▶ [GOALS]:
a. Duplicate the entire forum thread about a receiver rebooting on certain programs, with no changes.
b. Format the lines of the records as a numbered list, starting at the line with "Regarding vertical position, which of" and running up to and including the line with "30.6 metres". Give only those lines and drop the blank ones.

▶ [ARTICLE]:
But... I didn't make any real notes, so can't be 100% certain


----------



## snotblower

I am not sure whether this applies to this thread or if this is a totally different issue...

I have a hacked series 1 directivo (DSR6000). On a number of occasions in the past few months there have been *specific* programs that cause reboots. In other words, if I search for a program or pick it from the guide and mark it to record, I get a reboot.

It will cause the reboot every time, but only that particular program. Other programs are fine.

I am not sure if it is coincidence, but every time it has happened it is on PBSU. And if the same episode has multiple showings, ALL showings of that episode cause the reboot.

Is this bad guide data? Or do I just have a bad drive sector and its time to replace the drive?


----------



## John T Smith

snotblower said:


> Is this bad guide data? Or do I just have a bad drive sector and its time to replace the drive?

▶ [PROVIDED DATA]:

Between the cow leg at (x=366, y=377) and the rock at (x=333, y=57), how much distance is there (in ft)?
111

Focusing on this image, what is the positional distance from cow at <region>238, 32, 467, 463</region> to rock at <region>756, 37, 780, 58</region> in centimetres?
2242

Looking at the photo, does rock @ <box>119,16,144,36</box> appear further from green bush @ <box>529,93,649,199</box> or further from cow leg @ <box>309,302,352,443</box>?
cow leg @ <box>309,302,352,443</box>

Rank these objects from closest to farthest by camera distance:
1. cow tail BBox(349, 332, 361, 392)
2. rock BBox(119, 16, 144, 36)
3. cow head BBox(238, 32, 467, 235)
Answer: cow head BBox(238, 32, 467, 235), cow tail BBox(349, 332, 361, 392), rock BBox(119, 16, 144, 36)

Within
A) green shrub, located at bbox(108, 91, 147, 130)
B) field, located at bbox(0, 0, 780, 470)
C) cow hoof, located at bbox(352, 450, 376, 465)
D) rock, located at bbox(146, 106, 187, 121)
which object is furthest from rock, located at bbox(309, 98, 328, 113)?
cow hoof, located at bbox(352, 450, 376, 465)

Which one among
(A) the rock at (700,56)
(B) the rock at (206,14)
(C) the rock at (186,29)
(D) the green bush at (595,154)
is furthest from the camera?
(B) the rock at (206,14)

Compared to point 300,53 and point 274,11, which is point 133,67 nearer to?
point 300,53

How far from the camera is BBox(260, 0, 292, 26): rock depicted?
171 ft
* * *
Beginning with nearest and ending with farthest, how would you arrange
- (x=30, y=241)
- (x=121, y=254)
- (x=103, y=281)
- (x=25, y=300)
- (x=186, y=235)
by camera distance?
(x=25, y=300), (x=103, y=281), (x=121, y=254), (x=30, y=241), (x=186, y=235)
...
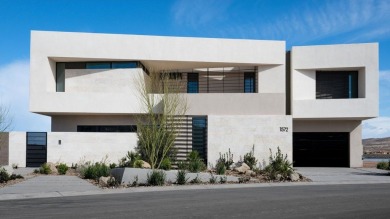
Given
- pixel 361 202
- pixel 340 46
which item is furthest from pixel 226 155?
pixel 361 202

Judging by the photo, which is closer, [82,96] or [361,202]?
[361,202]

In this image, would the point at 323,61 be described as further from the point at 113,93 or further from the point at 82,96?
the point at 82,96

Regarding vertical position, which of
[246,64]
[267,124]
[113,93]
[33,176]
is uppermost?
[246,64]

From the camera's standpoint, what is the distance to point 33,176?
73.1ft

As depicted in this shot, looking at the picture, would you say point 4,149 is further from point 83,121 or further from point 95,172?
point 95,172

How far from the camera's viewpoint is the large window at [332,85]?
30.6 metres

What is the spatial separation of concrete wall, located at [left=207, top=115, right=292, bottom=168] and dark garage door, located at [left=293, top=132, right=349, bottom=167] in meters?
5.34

▶ [ANSWERS TO THE TASKS]:
a.
But... I didn't make any real notes, so can't be 100% certain


----------



## snotblower

I am not sure whether this applies to this thread or if this is a totally different issue...

I have a hacked series 1 directivo (DSR6000). On a number of occasions in the past few months there have been *specific* programs that cause reboots. In other words, if I search for a program or pick it from the guide and mark it to record, I get a reboot.

It will cause the reboot every time, but only that particular program. Other programs are fine.

I am not sure if it is coincidence, but every time it has happened it is on PBSU. And if the same episode has multiple showings, ALL showings of that episode cause the reboot.

Is this bad guide data? Or do I just have a bad drive sector and its time to replace the drive?


----------



## John T Smith

snotblower said:


> Is this bad guide data? Or do I just have a bad drive sector and its time to replace the drive?

b.
1. Regarding vertical position, which of
2. [246,64]
3. [267,124]
4. [113,93]
5. [33,176]
6. is uppermost?
7. [246,64]
8. From the camera's standpoint, what is the distance to point 33,176?
9. 73.1ft
10. As depicted in this shot, looking at the picture, would you say point 4,149 is further from point 83,121 or further from point 95,172?
11. point 95,172
12. How far from the camera's viewpoint is the large window at [332,85]?
13. 30.6 metres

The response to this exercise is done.